■ Text shown ■
## BEGIN

Community Blog Current State of Big Data in Finance and Opportunities

Current State of Big Data in Finance and Opportunities

This article discusses Big Data and its forms and explains how Big Data is impacting the financial services industry.

By Alex Muchiri, an Alibaba Cloud MVP. He is the founder of Itesyl Technologies, a financial data and business banking solutions company.

The English dictionary defines data in the computing context as all symbols and characters on which computations are done. Such data could be text, images, video, or audio. Computers store, transmit or record data using electronic signals via any type of media. So, what is Big Data?

In a nutshell, Big Data is massive data collected from various sources and tends to continue to expand in size over time. Due to its exponential growth, size, and complexity, such data overwhelms traditional data analysis tools such as databases, closed systems, and content management software.

The financial industry including banks, insurance companies, payment service providers, and other players produce massive amounts of data by the minute. At the same time, a new crop of players in the digital space are exerting ever more pressure on the traditional economy. Being a data-driven financial institution requires that companies are able to sort through their data, integrate multiple data sources, and meet user needs.

Sources of Data in the Financial Industry

Data is everywhere, ranging from customer information, account transactions, online purchase activities, service logs, social media interactions with clients, customer queries to customer campaigns. We even have emerging sources such as wearables and IoT and messages across communication platforms. Above all, financial companies contain large databases with a rich source of financial information and customer behavior.

Databases in the financial space can be analyzed for trends and the data can also be exported to other tools such as Excel. However, as the data is massive and standardized, using traditional tools to analyze it does not offer a unique benefit for extracting meaning from the entire engagement with customers. Using standard databases is not the best way to extract meaningful insights from data.

An emerging trend in the financial sector is the rise of mobile. Mobile devices generate massive volumes of data today and can offer interesting insights into how a customer engages with their financial services provider. Companies understand that mobile is the next frontier to win and retain customers and are battling it out for opportunity. Mobile data promises to be a game-changer providing enterprises a massive competitive advantage.

## END

■ Dataset ■
## BEGIN

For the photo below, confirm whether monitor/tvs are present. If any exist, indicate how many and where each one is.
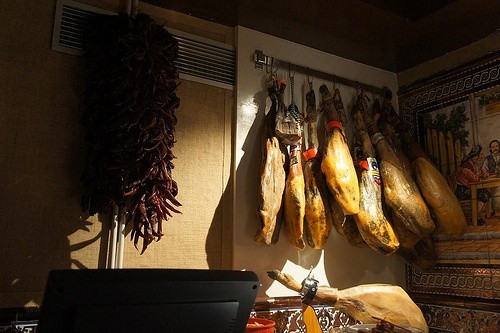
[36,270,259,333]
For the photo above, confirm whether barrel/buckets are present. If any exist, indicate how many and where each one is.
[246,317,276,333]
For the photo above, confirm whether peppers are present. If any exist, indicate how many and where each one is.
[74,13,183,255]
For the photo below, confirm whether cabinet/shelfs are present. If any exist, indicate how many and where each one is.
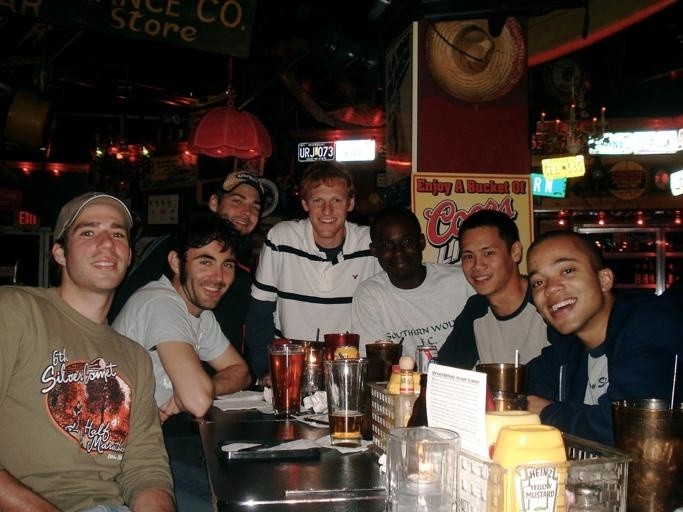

## END

■ Directions for this task ■
Reproduce the passage of the big data in finance article from "Community Blog Current" to "financial services industry.", word for word.

■ The result ■
Community Blog Current State of Big Data in Finance and Opportunities

Current State of Big Data in Finance and Opportunities

This article discusses Big Data and its forms and explains how Big Data is impacting the financial services industry.